La semejanza va más lejos. En el hombre hay una semejanza moral y mental con Dios. No sólo representa a Dios en la tierra, sino que, aunque limitado en el tiempo y en el espacio, y ser creado, puede, por su semejanza con Dios, llegar a tener una relación personal con Dios.
El hombre es una imagen abollada y sucia de Dios, al haber caído en pecado, y no tiene más posibilidad de esta relación que la provista por la gracia de Dios por la muerte de Cristo. Esta obra de la gracia de Dios, cuando es aplicada en el corazón del hombre por medio de la fe, lo regenera espiritualmente y lo lleva a una nueva vida.
En el concepto imagen entra también la caída.

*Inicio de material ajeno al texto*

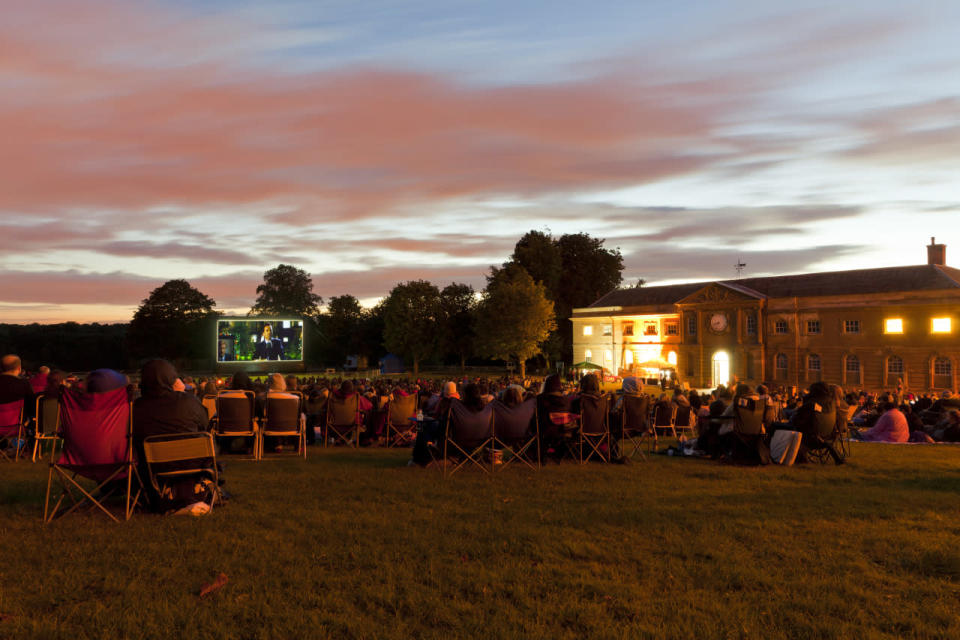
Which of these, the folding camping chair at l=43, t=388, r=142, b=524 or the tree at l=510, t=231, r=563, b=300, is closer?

Adán pecó, y murió espiritualmente. En relación con Dios, heredamos esta condición de Adán, y por naturaleza estamos muertos en delitos y pecados. El hecho de nuestra condición de mortal por causa del pecado heredado de Adán, Pablo lo atribuye a que «hemos traído la imagen del terrenal (Adán)» (1 Co. 15:49).
En el mismo versículo anuncia, sin embargo, que los creyentes, que ya ahora hemos recibido la imagen de Cristo, a la que vamos siendo conformados en nuestras vidas, «traeremos también la imagen del (hombre) celestial» en nuestros propios cuerpos glorificados.
Cristo es la verdadera imagen de Dios. Es en Él, Dios el Hijo que se hizo hombre, que se halla de una manera perfecta y plena «la imagen del Dios invisible... porque en él habita corporalmente toda la plenitud de la Deidad» (Col. 1:15; 2:9).